2. The ship berthing path optimization method based on adaptive risk assessment as described in claim 1, characterized in that, The initialization of the global berthing reference path includes: generating a global berthing path based on berth geometry, channel boundaries, and fixed obstacles; and generating a global berthing reference path for subsequent time periods based on the global berthing path for an initial time period.

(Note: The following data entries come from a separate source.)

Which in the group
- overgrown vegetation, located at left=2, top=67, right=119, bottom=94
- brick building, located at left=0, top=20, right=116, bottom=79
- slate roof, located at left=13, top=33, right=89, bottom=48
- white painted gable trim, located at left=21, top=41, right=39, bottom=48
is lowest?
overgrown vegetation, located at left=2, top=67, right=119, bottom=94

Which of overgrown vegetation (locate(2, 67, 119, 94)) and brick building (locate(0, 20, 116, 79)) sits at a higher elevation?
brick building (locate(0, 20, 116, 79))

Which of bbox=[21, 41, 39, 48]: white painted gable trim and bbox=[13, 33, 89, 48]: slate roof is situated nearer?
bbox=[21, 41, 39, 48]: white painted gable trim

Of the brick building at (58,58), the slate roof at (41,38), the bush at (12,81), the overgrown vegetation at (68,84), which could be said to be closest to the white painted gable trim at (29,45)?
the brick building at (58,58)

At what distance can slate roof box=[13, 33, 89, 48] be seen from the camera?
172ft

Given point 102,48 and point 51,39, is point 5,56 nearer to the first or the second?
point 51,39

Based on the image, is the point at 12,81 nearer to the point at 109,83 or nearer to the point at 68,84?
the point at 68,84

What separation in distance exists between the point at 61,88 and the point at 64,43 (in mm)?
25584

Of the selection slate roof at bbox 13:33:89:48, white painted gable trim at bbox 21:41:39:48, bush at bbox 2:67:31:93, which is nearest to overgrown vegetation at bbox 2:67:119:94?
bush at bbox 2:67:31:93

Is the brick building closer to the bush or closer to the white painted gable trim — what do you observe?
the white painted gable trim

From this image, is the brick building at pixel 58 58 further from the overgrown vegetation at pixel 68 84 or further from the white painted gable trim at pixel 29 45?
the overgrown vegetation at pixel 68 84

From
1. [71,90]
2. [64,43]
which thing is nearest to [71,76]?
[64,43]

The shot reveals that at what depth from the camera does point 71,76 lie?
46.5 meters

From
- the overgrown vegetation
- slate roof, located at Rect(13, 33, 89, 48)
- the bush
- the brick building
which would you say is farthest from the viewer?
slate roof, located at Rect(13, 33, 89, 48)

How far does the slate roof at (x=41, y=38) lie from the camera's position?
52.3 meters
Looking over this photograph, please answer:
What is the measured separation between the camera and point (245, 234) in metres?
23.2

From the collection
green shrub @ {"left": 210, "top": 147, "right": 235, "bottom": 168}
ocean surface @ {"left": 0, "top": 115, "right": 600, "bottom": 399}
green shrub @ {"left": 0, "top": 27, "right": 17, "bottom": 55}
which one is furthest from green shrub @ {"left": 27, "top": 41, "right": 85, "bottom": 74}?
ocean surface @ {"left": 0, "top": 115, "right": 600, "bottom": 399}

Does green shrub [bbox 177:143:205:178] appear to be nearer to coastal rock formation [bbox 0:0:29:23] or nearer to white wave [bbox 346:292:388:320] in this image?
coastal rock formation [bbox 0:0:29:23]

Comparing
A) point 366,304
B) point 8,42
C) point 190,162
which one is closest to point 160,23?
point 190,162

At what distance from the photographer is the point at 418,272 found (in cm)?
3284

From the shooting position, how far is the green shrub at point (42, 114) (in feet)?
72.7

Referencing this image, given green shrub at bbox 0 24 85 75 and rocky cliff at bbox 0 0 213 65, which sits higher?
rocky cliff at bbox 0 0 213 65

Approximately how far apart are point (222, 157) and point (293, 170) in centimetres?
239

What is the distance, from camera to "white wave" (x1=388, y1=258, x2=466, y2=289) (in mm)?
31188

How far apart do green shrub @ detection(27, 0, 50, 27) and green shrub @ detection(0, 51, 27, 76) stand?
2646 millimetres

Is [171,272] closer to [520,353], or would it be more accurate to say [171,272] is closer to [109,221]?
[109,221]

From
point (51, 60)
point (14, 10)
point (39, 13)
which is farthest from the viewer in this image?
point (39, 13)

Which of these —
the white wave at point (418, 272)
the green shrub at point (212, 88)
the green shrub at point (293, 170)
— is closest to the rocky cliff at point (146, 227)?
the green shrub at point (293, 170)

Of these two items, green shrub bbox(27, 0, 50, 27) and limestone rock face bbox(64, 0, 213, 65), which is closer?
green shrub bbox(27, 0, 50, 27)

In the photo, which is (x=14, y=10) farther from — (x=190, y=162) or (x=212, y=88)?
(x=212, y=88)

3. A ship berthing path optimization system based on adaptive risk assessment, characterized in that, Specifically, the ship berthing path optimization method based on adaptive risk assessment as described in any one of claims 1-2 includes: The initialization module is used to initialize the global berthing reference path; The dynamic obstacle prediction module is used to acquire observation information of dynamic obstacles, predict dynamic obstacles based on the observation information, and obtain the future occupied domain of dynamic obstacles. The adaptive risk assessment module is used to conduct future risk assessments starting from the current time period based on the global berthing reference path and the future occupancy domain of dynamic obstacles, construct a collision risk function, take the observation information of dynamic obstacles as the intensity of dynamic environmental changes, consider the impact of the port area's water environment on tugboat execution errors and collision avoidance safety margins, and adaptively calculate the trigger threshold. The local path update module is used to comprehensively consider the collision risk function, adaptive trigger threshold and intensity of dynamic environmental changes, construct trigger variables to determine whether local replanning is triggered; when local replanning is not triggered, historical solutions are reused; when local replanning is triggered, only the affected time period is locally corrected and the output path optimization results are spliced ​​together.

4. A computer program product, comprising a computer program, characterized in that, When the computer program is executed by the processor, it implements the ship berthing path optimization method based on adaptive risk assessment as described in any one of claims 1-2.

5. A non-transitory computer-readable storage medium, characterized in that, The non-transitory computer-readable storage medium is used to store computer instructions, which, when executed by a processor, implement the ship berthing path optimization method based on adaptive risk assessment as described in any one of claims 1-2.

6. An electronic device, characterized in that, include: The device includes a processor, a memory, and a computer program; wherein the processor is connected to the memory, the computer program is stored in the memory, and when the electronic device is running, the processor executes the computer program stored in the memory to enable the electronic device to perform the ship berthing path optimization method based on adaptive risk assessment as described in any one of claims 1-2.